*Passage for review*:
OK I have an old Spyder3 and they obsoleted it and the software with the latest versions of MacOS. I was about to buy a new $500 colorimeter, but then discovered that you can keep using the old hardware just by downloading an open source project called DisplayCAL. This is actually a graphical front-end to ArgyllCMS which is a series of command line utilities.
While you can download the DMG, the easier way is just to use Homebrew with brew cask install displaycal which downloads both the frontend and ArgyllCMS.
The trick is that when you first start DisplayCAL, it doesn’t know where the ArgyllCMS libraries are. If you just take the default, then it dumps those executables into your ~/Downloads which isn’t super useful. There isn’t much help on the Internet for this and if you read the ruby script that comes with brew cask install argyllcms it isn’t super helpful .
But while brew cask info tells you exactly what you need to know which is the location of cask artifact location, Argyll-cms is actually a regular cask, so it goes elsewhere so a look at brew info argyll-cms says that it did not install because of a conflict with num-utils whatever that is. And the puzzle is that num-utils is actually not installed on the system.
So first off, I’ll try installing then uninstalling num-utils. I’m guessing what is happening is that MacOS itself has some of these numeric bash utilities and this is causing a conflict, but then I noticed that it says that jam was not installed. Jam is an installer like bowser
Brew doesn’t have a dependency map that is perfect, so it seems like it needs a manual installation. so you need brew install jam && brew cask install displaycal to make this work.
The next problem is that /Applications/Displaycal and it asks for the location of the Argyll CMS and these in brew are symlinked into /usr/local/bin but the problem is that there is no way to browse to it in the regular Finder dialog that Displaycal throws up. So you have to hit Shift+Control+G to type that in.

*Data*:

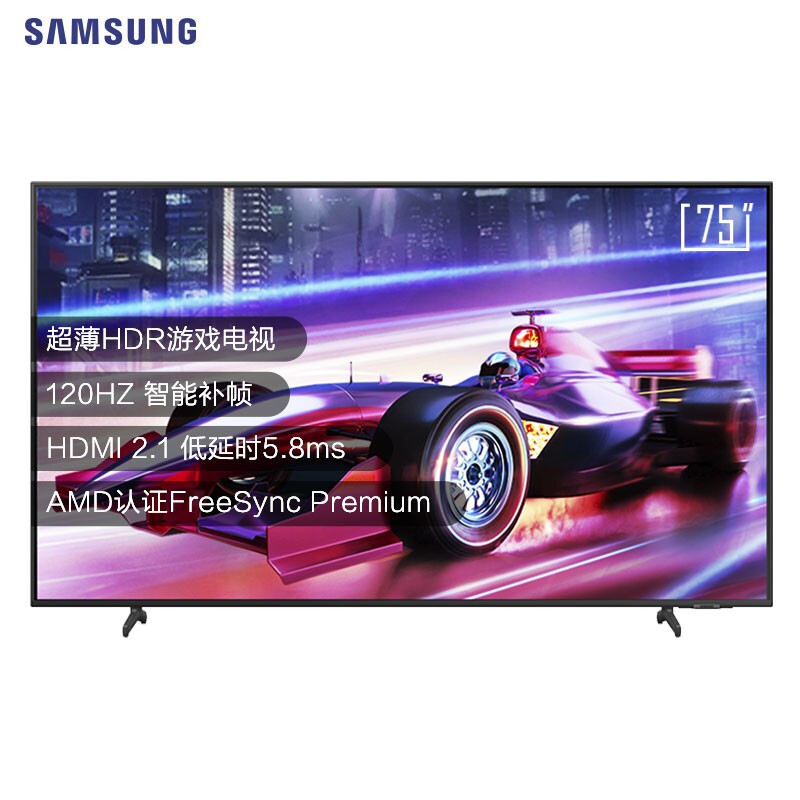 三星（SAMSUNG）75英寸QX2 超薄全面屏 4K超高清HDR 120Hz 智能补帧QLED量子点HDMI2.1游戏电视QA75QX2AAJXXZ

*Activities*:
(a) For the post about DisplayCAL, say whether each statement agrees with the text, giving yes or no with the deciding words quoted from it: (i) DisplayCAL is a graphical front-end to ArgyllCMS; (ii) num-utils turned out to be installed on the system; (iii) the Argyll CMS location can be browsed to in the regular Finder dialog.
(b) Please reproduce the passage of the DisplayCAL post starting at "While you can" and ending at "super helpful .".
The data are not needed for anything here.

*List of answers*:
(a)
(i) Yes: "This is actually a graphical front-end to ArgyllCMS which is a series of command line utilities."
(ii) No: "the puzzle is that num-utils is actually not installed on the system."
(iii) No: "there is no way to browse to it in the regular Finder dialog that Displaycal throws up."

(b)
While you can download the DMG, the easier way is just to use Homebrew with brew cask install displaycal which downloads both the frontend and ArgyllCMS.
The trick is that when you first start DisplayCAL, it doesn’t know where the ArgyllCMS libraries are. If you just take the default, then it dumps those executables into your ~/Downloads which isn’t super useful. There isn’t much help on the Internet for this and if you read the ruby script that comes with brew cask install argyllcms it isn’t super helpful .